- **SUPPLIED RECORDS**
■ ■ ■ ■ ■

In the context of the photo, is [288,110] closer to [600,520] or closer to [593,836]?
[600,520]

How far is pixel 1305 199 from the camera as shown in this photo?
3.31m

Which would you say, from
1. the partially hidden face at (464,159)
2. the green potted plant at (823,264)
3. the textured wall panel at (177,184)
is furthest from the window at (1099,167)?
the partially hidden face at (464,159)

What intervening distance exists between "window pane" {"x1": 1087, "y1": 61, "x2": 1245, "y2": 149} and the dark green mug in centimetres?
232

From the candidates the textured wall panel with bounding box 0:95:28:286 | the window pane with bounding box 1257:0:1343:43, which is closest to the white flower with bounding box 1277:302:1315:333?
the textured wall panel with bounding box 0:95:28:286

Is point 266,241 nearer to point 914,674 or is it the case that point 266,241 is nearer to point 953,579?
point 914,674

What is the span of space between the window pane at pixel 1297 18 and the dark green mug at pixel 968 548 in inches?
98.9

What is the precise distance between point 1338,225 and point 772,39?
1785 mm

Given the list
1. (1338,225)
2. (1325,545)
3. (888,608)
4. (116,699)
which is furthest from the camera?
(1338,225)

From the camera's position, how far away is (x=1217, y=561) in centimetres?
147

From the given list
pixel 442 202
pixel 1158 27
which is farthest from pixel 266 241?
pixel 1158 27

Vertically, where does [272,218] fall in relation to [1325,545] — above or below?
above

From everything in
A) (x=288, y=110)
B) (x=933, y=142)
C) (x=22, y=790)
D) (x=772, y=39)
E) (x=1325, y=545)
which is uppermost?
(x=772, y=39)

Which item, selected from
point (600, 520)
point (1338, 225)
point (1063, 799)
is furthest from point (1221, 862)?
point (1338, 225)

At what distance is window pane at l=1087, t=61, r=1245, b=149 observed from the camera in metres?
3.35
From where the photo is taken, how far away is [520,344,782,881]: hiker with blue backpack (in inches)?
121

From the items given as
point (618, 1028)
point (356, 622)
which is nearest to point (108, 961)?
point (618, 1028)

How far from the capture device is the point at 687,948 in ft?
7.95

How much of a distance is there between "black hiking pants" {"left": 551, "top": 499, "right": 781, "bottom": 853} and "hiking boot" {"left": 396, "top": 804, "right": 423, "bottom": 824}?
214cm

■ ■ ■ ■ ■

- **WHAT THE TASK ASKS**
Reproduce the data above word for word, starting at the line containing "Vertically, where does" and continuing through the final line of the data.

- **EXERCISE OUTPUT**
Vertically, where does [272,218] fall in relation to [1325,545] — above or below?
above

From everything in
A) (x=288, y=110)
B) (x=933, y=142)
C) (x=22, y=790)
D) (x=772, y=39)
E) (x=1325, y=545)
which is uppermost?
(x=772, y=39)

Which item, selected from
point (600, 520)
point (1338, 225)
point (1063, 799)
is furthest from point (1221, 862)?
point (1338, 225)

At what distance is window pane at l=1087, t=61, r=1245, b=149 observed from the camera in metres?
3.35
From where the photo is taken, how far away is [520,344,782,881]: hiker with blue backpack (in inches)?
121

From the items given as
point (618, 1028)
point (356, 622)
which is nearest to point (108, 961)?
point (618, 1028)

How far from the capture device is the point at 687,948 in ft?
7.95

How much of a distance is there between "black hiking pants" {"left": 551, "top": 499, "right": 781, "bottom": 853} and "hiking boot" {"left": 396, "top": 804, "right": 423, "bottom": 824}?
214cm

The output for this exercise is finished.